Records -
———

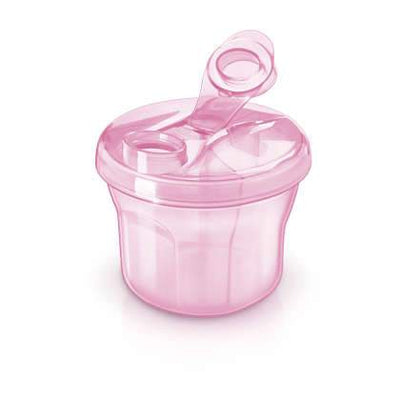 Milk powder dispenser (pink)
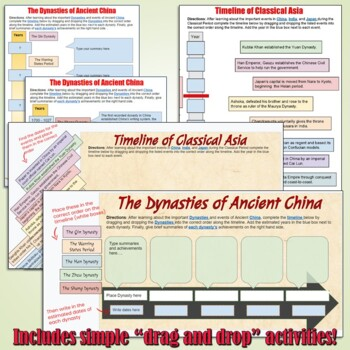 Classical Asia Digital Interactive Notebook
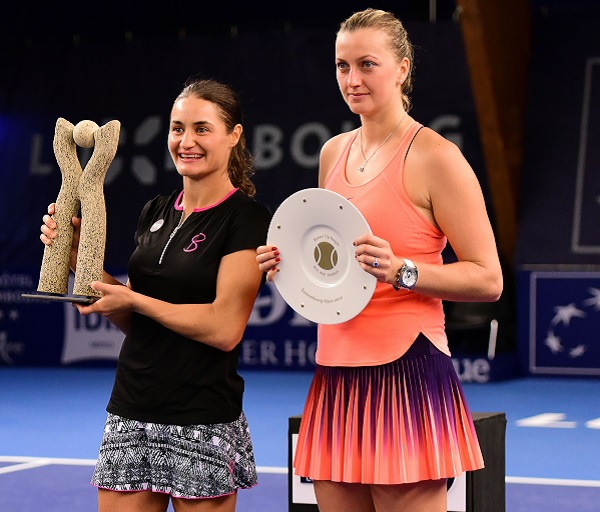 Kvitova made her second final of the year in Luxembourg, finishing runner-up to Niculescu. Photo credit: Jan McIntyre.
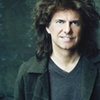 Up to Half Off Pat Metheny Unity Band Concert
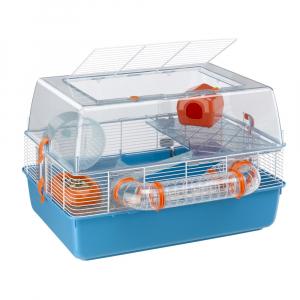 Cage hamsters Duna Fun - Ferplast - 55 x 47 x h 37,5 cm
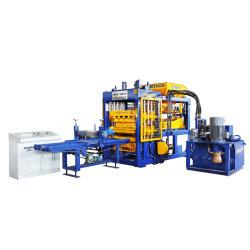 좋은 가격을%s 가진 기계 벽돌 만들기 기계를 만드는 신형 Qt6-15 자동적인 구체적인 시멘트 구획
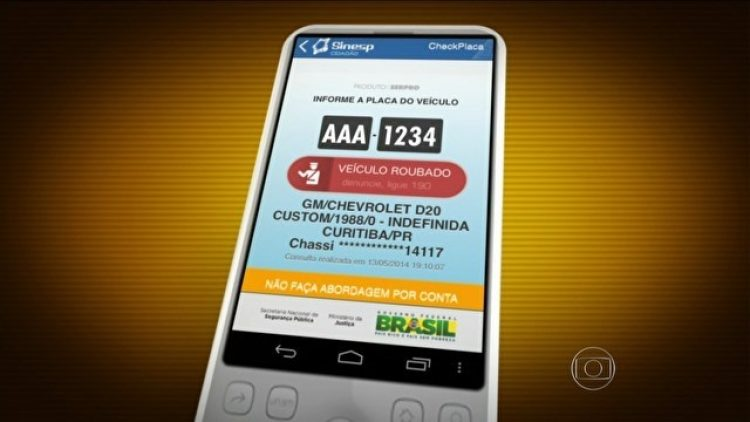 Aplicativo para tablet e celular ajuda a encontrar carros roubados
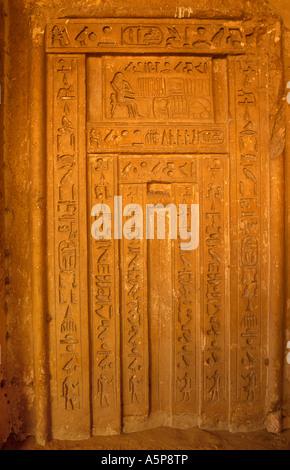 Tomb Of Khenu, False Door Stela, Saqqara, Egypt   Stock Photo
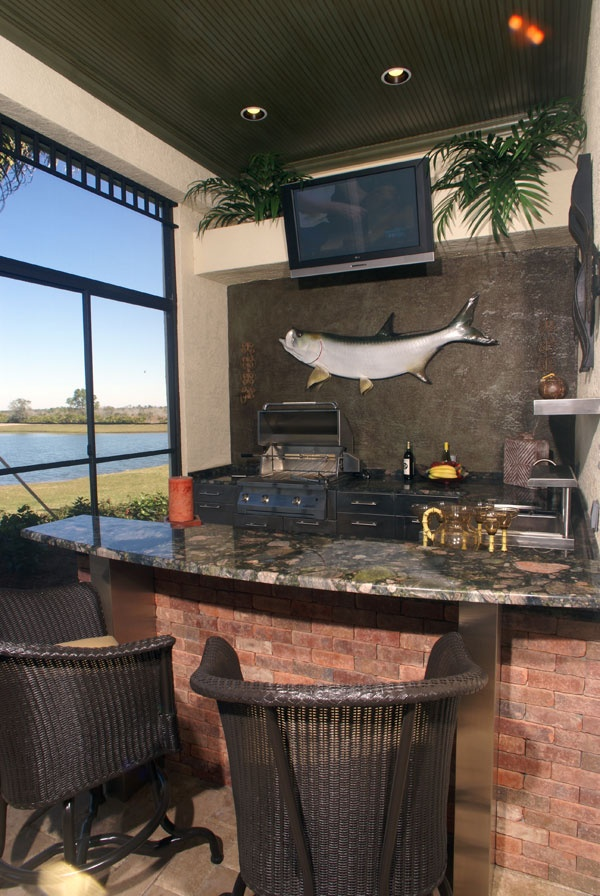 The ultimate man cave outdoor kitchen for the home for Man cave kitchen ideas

———

The task - Transcribe exactly the span of lines that opens with the line holding "Tomb Of Khenu, False" and closes with the last line of the entries above. Omit pictures.

Output for this exercise -
 Tomb Of Khenu, False Door Stela, Saqqara, Egypt   Stock Photo
 The ultimate man cave outdoor kitchen for the home for Man cave kitchen ideas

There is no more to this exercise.